On 02/12/2021 22:42, James Harris wrote:
> On 02/12/2021 20:49, Dmitry A. Kazakov wrote:
>> On 2021-12-02 21:31, James Harris wrote:
>
> ...
>
>>> But to the point, are you comfortable with the idea of the A(2) in
>>>
>>>    x = A(2) + 0
>>>
>>> meaning the same mapping result as the A(2) in
>>>
>>>    A(2) = 0
>>>
>>> ?
>>
>> Yes, in both cases the result is the array element corresponding to
>> the index 2. That is the semantics of A(2).
>
> Cool. If A were, instead, a function that, say, ended with
>
>   return v
>
> then what would you want those A(2)s to mean and should they still mean
> the same as each other?
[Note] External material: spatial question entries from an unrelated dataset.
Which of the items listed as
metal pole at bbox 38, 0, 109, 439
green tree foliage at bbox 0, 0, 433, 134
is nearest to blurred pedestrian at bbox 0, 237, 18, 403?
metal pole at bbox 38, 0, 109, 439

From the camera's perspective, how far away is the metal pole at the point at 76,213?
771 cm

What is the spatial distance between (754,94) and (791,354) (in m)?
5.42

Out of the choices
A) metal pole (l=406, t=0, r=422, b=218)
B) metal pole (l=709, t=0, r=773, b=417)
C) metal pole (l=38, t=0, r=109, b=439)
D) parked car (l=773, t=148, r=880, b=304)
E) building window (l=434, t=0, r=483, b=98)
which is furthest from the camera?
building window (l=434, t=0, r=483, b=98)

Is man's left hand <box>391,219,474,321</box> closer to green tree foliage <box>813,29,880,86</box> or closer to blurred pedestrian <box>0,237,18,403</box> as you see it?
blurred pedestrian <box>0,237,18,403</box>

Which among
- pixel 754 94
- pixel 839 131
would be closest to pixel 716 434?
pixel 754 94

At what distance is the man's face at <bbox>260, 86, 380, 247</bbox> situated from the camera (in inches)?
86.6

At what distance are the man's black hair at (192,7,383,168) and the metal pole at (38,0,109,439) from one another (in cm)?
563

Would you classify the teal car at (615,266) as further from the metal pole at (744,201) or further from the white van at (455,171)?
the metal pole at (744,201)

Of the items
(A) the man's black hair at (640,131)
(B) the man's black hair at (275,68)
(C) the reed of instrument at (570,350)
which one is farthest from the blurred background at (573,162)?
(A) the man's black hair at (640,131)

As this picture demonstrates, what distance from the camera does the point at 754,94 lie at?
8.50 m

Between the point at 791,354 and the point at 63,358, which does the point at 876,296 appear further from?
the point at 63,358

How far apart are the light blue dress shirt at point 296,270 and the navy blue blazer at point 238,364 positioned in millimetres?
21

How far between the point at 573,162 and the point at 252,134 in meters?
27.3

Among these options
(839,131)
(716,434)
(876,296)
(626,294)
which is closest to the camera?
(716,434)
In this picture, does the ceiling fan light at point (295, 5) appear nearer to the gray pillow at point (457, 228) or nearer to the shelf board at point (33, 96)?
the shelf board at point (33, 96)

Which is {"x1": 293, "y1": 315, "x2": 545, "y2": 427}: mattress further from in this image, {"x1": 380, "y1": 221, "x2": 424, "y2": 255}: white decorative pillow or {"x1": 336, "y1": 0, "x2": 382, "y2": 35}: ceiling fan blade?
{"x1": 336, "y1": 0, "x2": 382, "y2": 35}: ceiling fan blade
The latter expression would look strange to many.
>

Do you mean like returning a reference in C++ style?

int a[10];

void foo1(int i, int x) {
a[i] = x;
}

int& A(int i) {
return a[i];
}

void foo2(int i, int x) {
A(i) = x;
}

foo1 and foo2 do the same thing, and have the same code. Of course,
foo2 could add range checking, or offsets (for 1-based array), or have
multiple parameters for multi-dimensional arrays, etc. And in practice
you'd make such functions methods of a class so that the class owns the
data, rather than having a single global source of the data.